> _YOUR TASKS_:
(A) In the passage on the consultation service, what rate of concordance of consultation results across multiple datasets is reported?
(B) Summarize the passage on the consultation service in two sentences.
(C) List the three stages through which the Sankey plot in the passage on the consultation service traces completed consultations, with the position of each.

*** QUOTED PASSAGE

Sankey plot illustrates the flow (horizontal colored lines) of completed consultations in terms of the clinical motivation (left) to the analysis type (center) to the subsequent action (right). The thickness of each flow is proportional to the number of consultations. For example, consultations motivated by evaluating institutional patient management required mostly descriptive analyses, and resulted in all three categories of subsequent action.
Our work has several unique strengths. First, the service’s underlying search engine, ACE—which is essential for rapidly constructing cohorts and defining electronic phenotypes corresponding to exposures and outcomes of interest—is freely available for non-commercial use, allowing implementation of such a service at other sites without extensive monetary or technical resources18. Second, we found 68-74% concordance of consultation results across multiple datasets, a rate of agreement comparable both to the rate at which results from randomized controlled trials (RCTs) agree with each other (67-87%)69 and to the rate at which results derived from observational claims data agree with RCTs (60-80%)70. Finally, the number of repeat requests demonstrates the need for, and viability of, such a consultation service.

******
*** LISTED ENTRIES

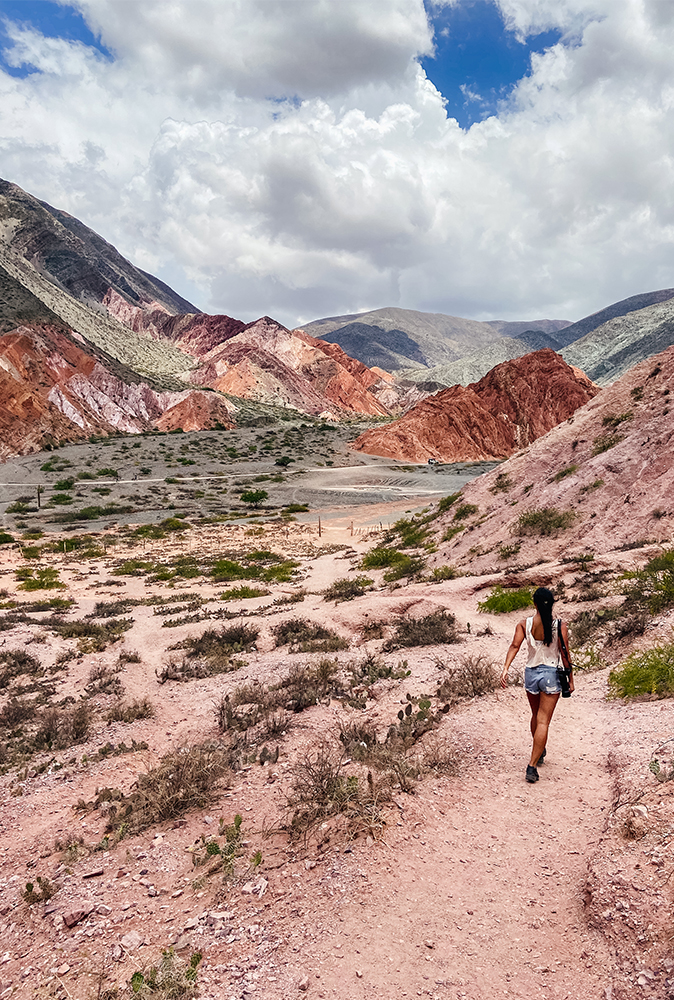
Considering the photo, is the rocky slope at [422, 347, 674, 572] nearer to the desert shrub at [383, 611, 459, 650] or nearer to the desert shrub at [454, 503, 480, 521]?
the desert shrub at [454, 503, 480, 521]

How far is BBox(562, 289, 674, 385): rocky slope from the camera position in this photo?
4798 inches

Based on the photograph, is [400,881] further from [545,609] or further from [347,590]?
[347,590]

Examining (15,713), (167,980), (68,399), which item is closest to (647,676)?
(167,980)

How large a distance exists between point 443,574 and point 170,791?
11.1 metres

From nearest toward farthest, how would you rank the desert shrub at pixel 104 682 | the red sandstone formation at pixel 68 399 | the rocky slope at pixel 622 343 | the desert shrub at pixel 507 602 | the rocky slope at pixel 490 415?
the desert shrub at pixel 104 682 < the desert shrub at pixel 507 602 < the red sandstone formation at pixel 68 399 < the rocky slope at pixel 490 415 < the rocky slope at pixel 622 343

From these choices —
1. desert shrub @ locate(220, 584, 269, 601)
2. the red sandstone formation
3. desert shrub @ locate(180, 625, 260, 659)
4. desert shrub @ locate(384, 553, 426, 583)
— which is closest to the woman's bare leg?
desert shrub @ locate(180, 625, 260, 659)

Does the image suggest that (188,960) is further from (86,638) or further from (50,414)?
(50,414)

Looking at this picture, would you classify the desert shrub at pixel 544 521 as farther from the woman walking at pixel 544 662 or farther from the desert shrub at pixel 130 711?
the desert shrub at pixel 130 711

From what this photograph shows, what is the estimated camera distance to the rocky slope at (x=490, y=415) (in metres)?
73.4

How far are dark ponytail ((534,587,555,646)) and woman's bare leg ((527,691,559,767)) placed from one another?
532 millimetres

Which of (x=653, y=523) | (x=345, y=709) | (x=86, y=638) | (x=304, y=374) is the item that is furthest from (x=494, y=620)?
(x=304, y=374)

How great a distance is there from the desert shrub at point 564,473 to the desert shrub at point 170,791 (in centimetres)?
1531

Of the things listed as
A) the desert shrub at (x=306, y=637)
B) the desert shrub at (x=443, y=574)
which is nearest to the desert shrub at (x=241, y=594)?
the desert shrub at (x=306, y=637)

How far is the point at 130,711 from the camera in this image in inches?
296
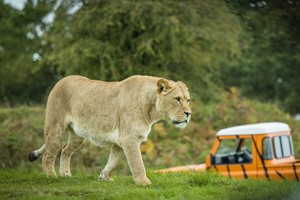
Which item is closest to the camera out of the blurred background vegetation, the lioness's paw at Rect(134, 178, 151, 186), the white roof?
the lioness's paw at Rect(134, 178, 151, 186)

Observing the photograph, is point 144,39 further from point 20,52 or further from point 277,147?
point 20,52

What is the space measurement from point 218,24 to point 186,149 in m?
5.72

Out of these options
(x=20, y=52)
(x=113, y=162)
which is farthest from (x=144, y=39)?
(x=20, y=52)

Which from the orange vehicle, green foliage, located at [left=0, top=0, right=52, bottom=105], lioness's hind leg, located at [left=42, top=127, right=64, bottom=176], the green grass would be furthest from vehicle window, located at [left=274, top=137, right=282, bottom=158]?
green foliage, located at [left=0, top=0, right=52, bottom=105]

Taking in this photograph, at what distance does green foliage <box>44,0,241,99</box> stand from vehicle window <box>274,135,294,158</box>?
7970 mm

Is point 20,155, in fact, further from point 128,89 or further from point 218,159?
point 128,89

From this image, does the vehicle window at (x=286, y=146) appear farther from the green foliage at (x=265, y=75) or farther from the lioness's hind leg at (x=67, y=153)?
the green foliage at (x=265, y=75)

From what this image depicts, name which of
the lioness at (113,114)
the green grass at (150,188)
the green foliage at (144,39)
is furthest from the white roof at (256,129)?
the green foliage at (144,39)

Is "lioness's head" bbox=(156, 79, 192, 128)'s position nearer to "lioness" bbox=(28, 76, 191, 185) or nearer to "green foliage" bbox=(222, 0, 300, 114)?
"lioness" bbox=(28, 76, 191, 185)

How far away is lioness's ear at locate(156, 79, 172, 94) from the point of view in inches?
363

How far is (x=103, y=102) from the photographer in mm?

******

> _REPLIES_:
(A) 68-74%

(B) A Sankey plot traces completed consultations from clinical motivation to analysis type to subsequent action, with each flow's thickness proportional to the number of consultations. The service's strengths include its freely available search engine, ACE, 68-74% concordance of results across datasets (comparable to agreement rates among RCTs and between claims data and RCTs), and the number of repeat requests.

(C)
- Clinical motivation (left)
- Analysis type (center)
- Subsequent action (right)